Render the rows below as a JSON list of strings, one string per line and blank lines omitted, covering every row. Leave the pictures out of the answer.
-----
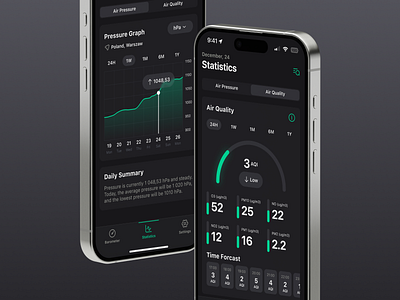 Air Pressure Tracking App air app barometer black design figma interface ios pressure ui user interface ux weather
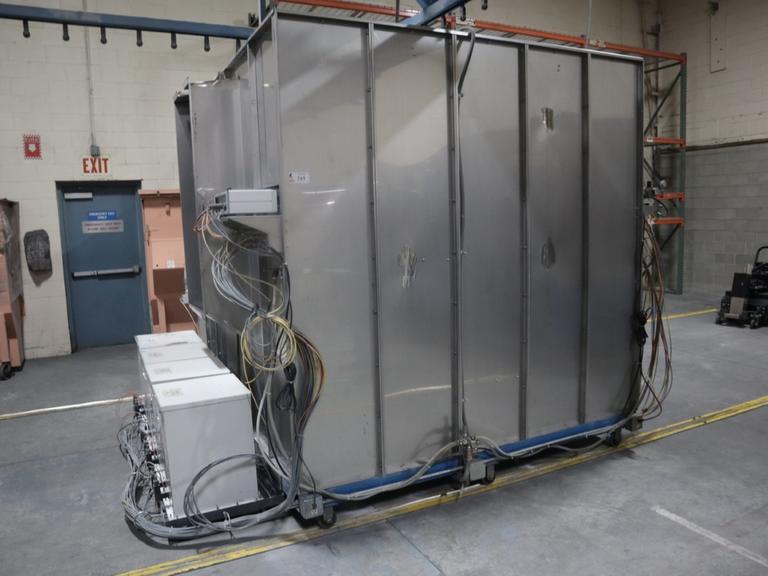 Iontech Powder Coating System with Stainless Steel Booth, Mounted on Track with Wheels
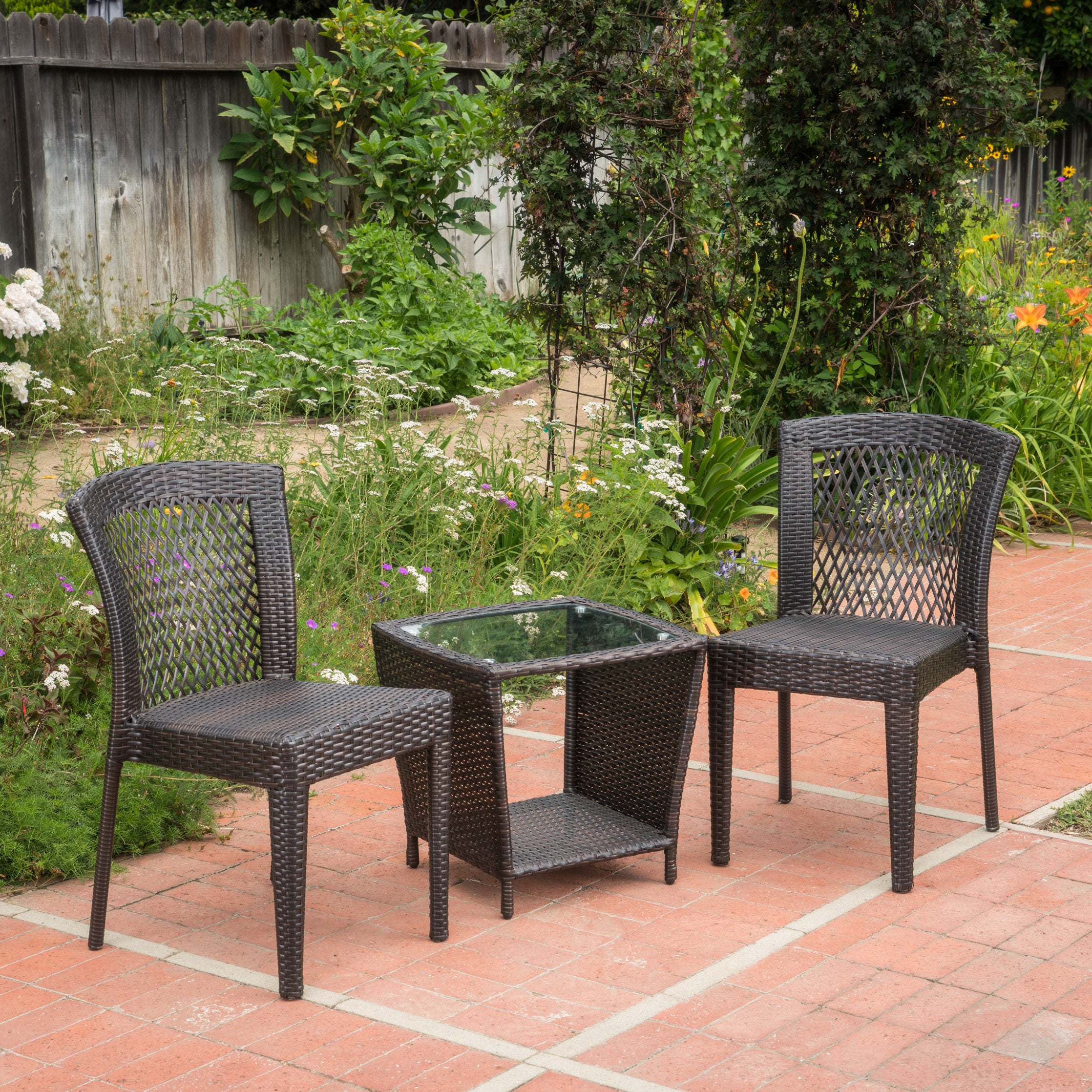 Capella Outdoor 3 Piece Multi-brown Wicker Stacking Chair Chat Set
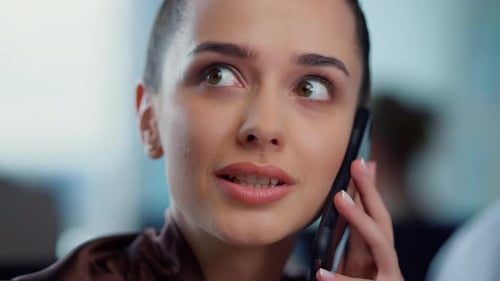 Close Up of Woman Talking on Cell Phone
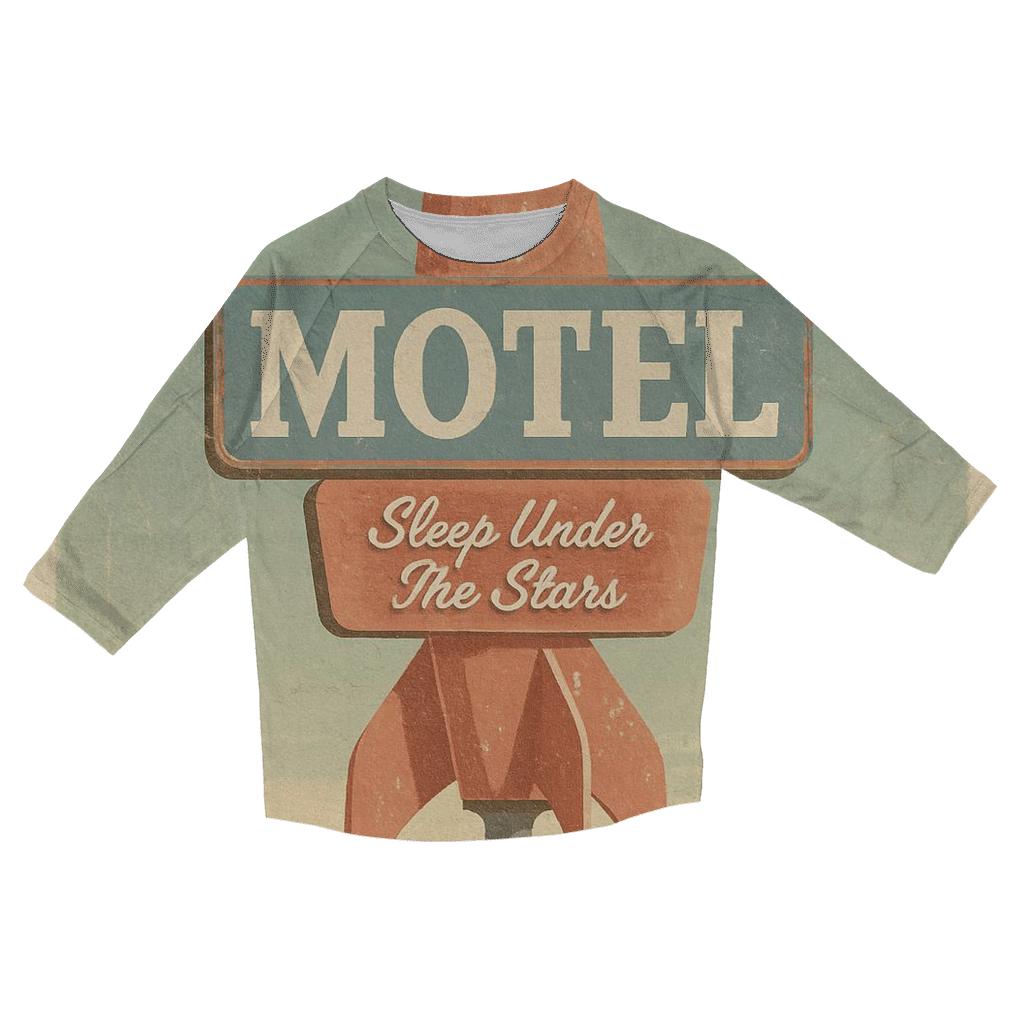 Weathered Space Age Motel Postcard trendy 3/4 sleeve tops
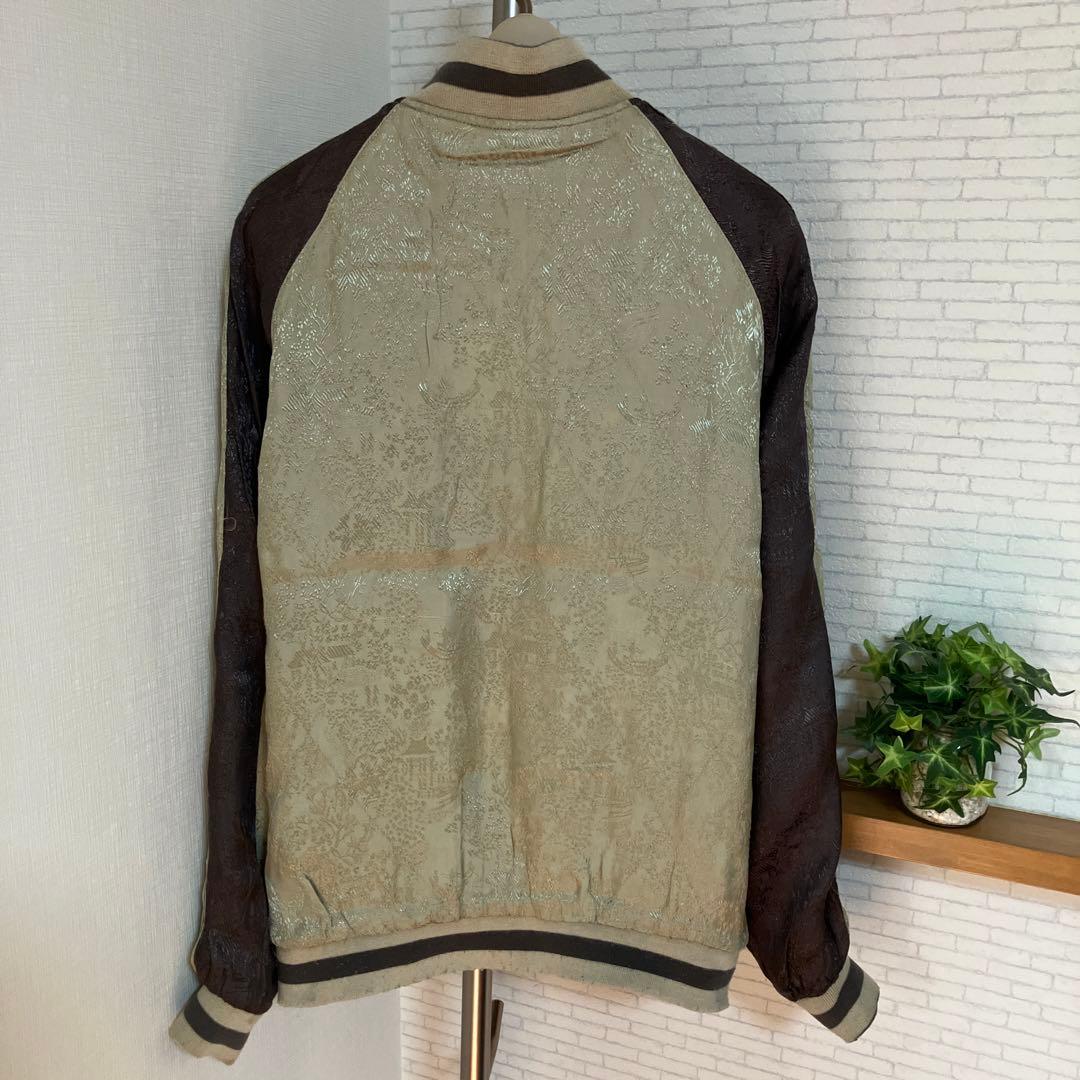 スカジャン　リバーシブル　レーヨン　ジャガード織り　和柄　牛若丸　弁慶　五条大橋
-----
_Answer box_
[
  " Air Pressure Tracking App air app barometer black design figma interface ios pressure ui user interface ux weather",
  " Iontech Powder Coating System with Stainless Steel Booth, Mounted on Track with Wheels",
  " Capella Outdoor 3 Piece Multi-brown Wicker Stacking Chair Chat Set",
  " Close Up of Woman Talking on Cell Phone",
  " Weathered Space Age Motel Postcard trendy 3/4 sleeve tops",
  " スカジャン　リバーシブル　レーヨン　ジャガード織り　和柄　牛若丸　弁慶　五条大橋"
]